Vietstar Joint Stock Company is scheduled to officially inaugurated on Dec. 18 a solid waste treatment facility in HCM City’s Cu Chi District that it says is the first of its kind in Southeast Asia.

The Vietstar Lemna Eco Centre, which is also the largest modern waste treatment facility in Vietnam, has been built with a total investment of 53 million USD.

It will be able to accept 1,200 tonnes of garbage per day from the city and treat it with environmental friendly technology to convert it into useful products.

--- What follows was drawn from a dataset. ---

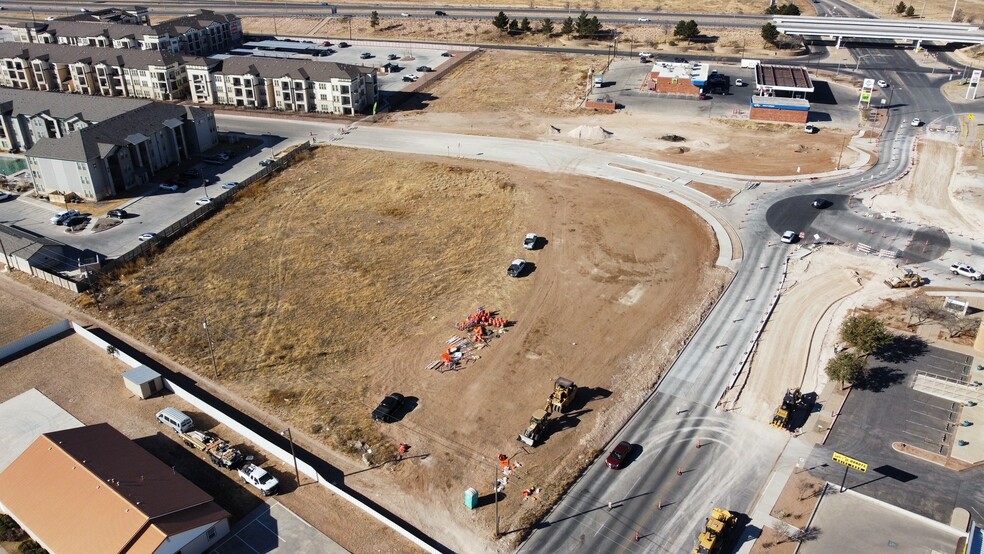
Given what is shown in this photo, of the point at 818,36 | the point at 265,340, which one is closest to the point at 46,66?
the point at 265,340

“Lemna’s proprietary technology is uniquely suited to Vietnam’s hot and rainy climate and the whole facility has been designed and built to provide the most comprehensive solution for HCM City’s urgent call for solid waste treatment,” Poldi Gerard, acting general director and chairperson of Vietstar’s Board of Management, said on Dec. 15.

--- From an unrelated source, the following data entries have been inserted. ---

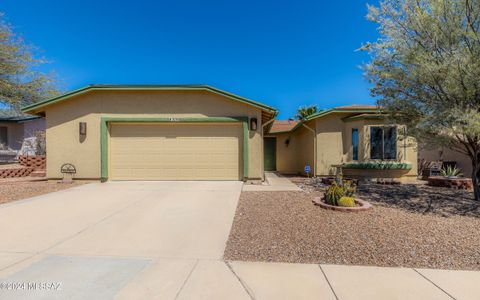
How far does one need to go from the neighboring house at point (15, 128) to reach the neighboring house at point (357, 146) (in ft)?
62.2

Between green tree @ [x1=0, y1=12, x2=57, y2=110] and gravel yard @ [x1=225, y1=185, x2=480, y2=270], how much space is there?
18.3 m

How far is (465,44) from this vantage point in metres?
6.40

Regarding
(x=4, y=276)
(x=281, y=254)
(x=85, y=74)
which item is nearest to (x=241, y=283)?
(x=281, y=254)

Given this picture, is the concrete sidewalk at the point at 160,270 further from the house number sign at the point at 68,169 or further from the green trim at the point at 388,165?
the green trim at the point at 388,165

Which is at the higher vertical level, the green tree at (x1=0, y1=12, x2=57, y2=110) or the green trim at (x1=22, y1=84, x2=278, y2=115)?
the green tree at (x1=0, y1=12, x2=57, y2=110)

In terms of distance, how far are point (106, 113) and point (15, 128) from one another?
1486cm

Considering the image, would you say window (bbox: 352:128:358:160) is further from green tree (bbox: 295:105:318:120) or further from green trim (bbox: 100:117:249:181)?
green tree (bbox: 295:105:318:120)

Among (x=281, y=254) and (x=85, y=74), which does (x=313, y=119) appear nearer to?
(x=281, y=254)

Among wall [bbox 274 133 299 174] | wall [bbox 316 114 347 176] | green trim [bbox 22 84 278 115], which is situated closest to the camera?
green trim [bbox 22 84 278 115]

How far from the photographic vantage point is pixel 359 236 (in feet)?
13.8

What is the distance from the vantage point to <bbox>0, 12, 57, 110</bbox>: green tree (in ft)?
51.0

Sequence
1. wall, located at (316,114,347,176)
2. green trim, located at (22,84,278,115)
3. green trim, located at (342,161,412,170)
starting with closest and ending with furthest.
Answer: green trim, located at (22,84,278,115), green trim, located at (342,161,412,170), wall, located at (316,114,347,176)

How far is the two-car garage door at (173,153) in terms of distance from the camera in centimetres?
1035

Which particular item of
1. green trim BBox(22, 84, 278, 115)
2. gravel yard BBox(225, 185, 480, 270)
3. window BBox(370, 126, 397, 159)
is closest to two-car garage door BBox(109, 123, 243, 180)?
green trim BBox(22, 84, 278, 115)
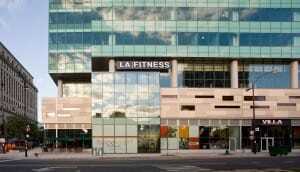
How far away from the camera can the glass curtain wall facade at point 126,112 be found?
267 ft

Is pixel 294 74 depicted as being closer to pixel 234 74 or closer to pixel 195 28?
pixel 234 74

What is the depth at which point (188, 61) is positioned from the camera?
9475 cm

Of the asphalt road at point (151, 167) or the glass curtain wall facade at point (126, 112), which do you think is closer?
the asphalt road at point (151, 167)

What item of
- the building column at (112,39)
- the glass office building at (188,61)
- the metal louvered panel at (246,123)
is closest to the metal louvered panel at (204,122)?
the glass office building at (188,61)

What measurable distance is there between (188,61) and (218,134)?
1574 centimetres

The facility accepts unsorted, mixed municipal solid waste.

The garbage will be sorted and the organic portion will be turned into high quality compost and organic fertilisers for agriculture.

Film plastic will be carefully washed and reprocessed into plastic pellets that will be sold to manufacturers. This material can replace costly imported plastic resin made from petroleum.

In addition to creating useful products from the waste, the facility will help the environment by keeping more than 80 percent of the waste out of landfills, thereby reducing greenhouse gases and the production of leachate.

Vietstar will operate the facility for 30 years under a long-term “put-or-pay” service contract with the City’s Department of Natural Resources and Environment, charging the city a tipping fee of 5 USD per tonne.


Vietstar Company obtained its original investment licence in 2005. It was founded and developed by Lemna International, a US-based infrastructure development company, which also built the facility under an EPC (Engineering-Procurement-Construction) contract.

Lemna invested more than 10 million USD in the facility. The remaining funds came from contributions by Vietnam Infrastructure Supero Co of VinaCapital Group, and loans provided by three European Development Finance Institutions – (FMO of the Netherlands, DEG of Germany and Swedfund of Sweden)./.